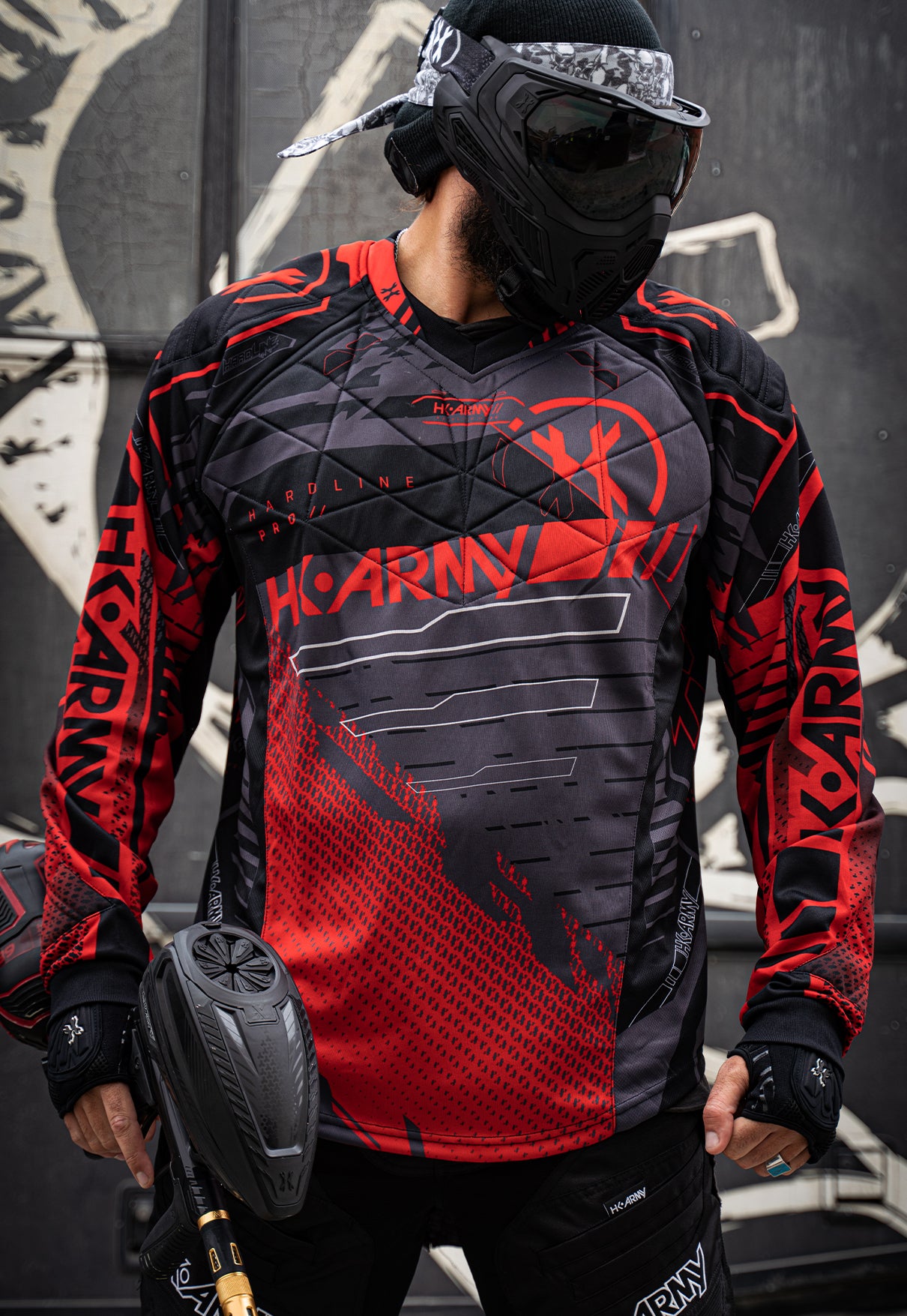 Graphite - Hardline Jersey | HK Army Graphite - Hardline Jersey | HK Army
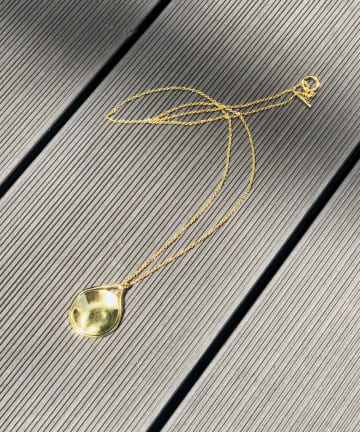 【クラフト感を味わう】サークルパーツネックレス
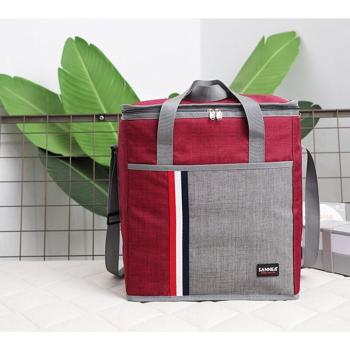 Bolsa Térmica SANNE 27L, Lonchera Impermeable Color Sólido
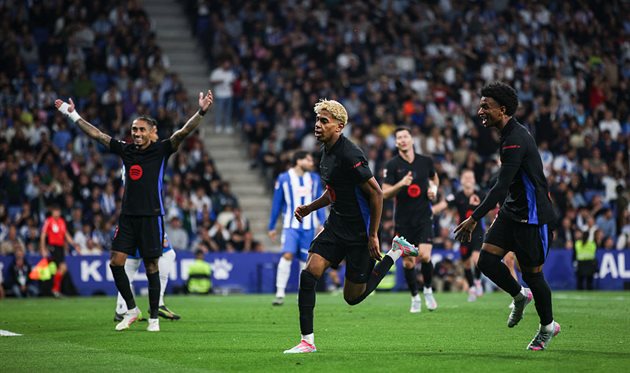 Еспаньйол - Барселона, Getty Images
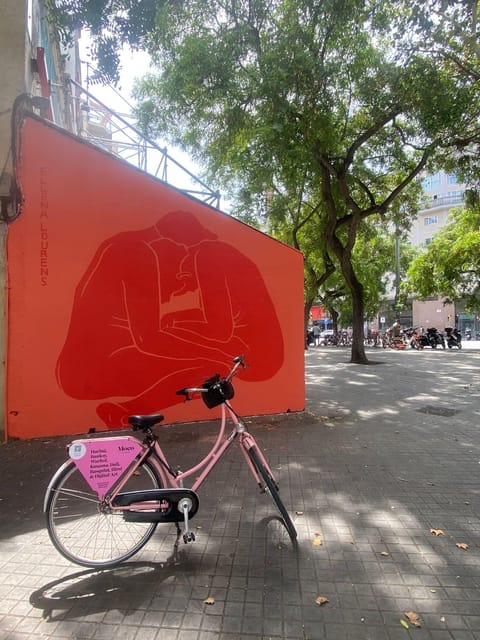 Barcelona | Street Art Bike tour - Gothic Quarter and cathedral-area stops: art meets the old city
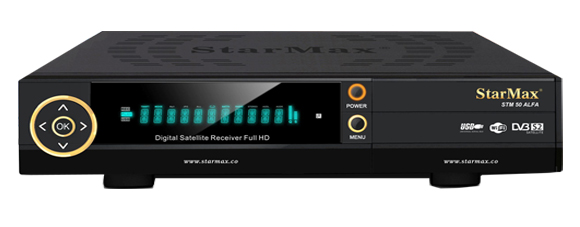 StarMax STM 50 ALFA Receiver Software & Tools Download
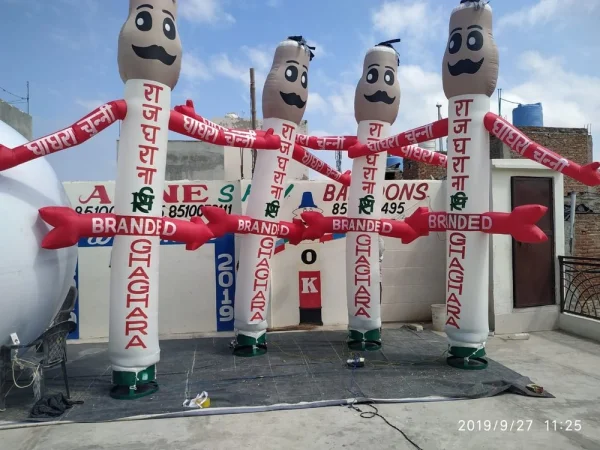 Advertisement Promotional Sky Dancer — Inflatable Manufacturer Delhi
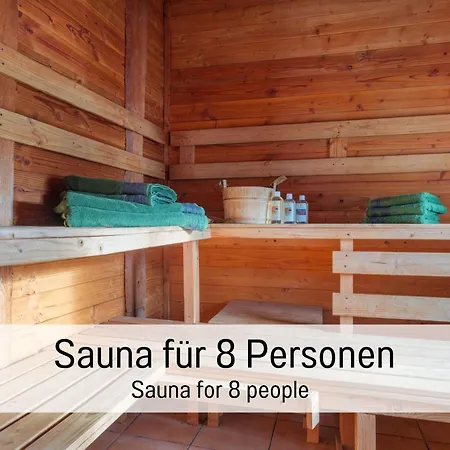 Waldhaus: Sauna | Kamin Alpirsbach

....................

Zo werkt het
Kun je alle vermeldingen hierboven bewerken door overal "Jersey" te vervangen door "Shirt", zonder verder iets te veranderen? Laat de afbeeldingen weg in je antwoord.

Oplossing van opgave
 Graphite - Hardline Shirt | HK Army Graphite - Hardline Shirt | HK Army
 【クラフト感を味わう】サークルパーツネックレス
 Bolsa Térmica SANNE 27L, Lonchera Impermeable Color Sólido
 Еспаньйол - Барселона, Getty Images
 Barcelona | Street Art Bike tour - Gothic Quarter and cathedral-area stops: art meets the old city
 StarMax STM 50 ALFA Receiver Software & Tools Download
 Advertisement Promotional Sky Dancer — Inflatable Manufacturer Delhi
 Waldhaus: Sauna | Kamin Alpirsbach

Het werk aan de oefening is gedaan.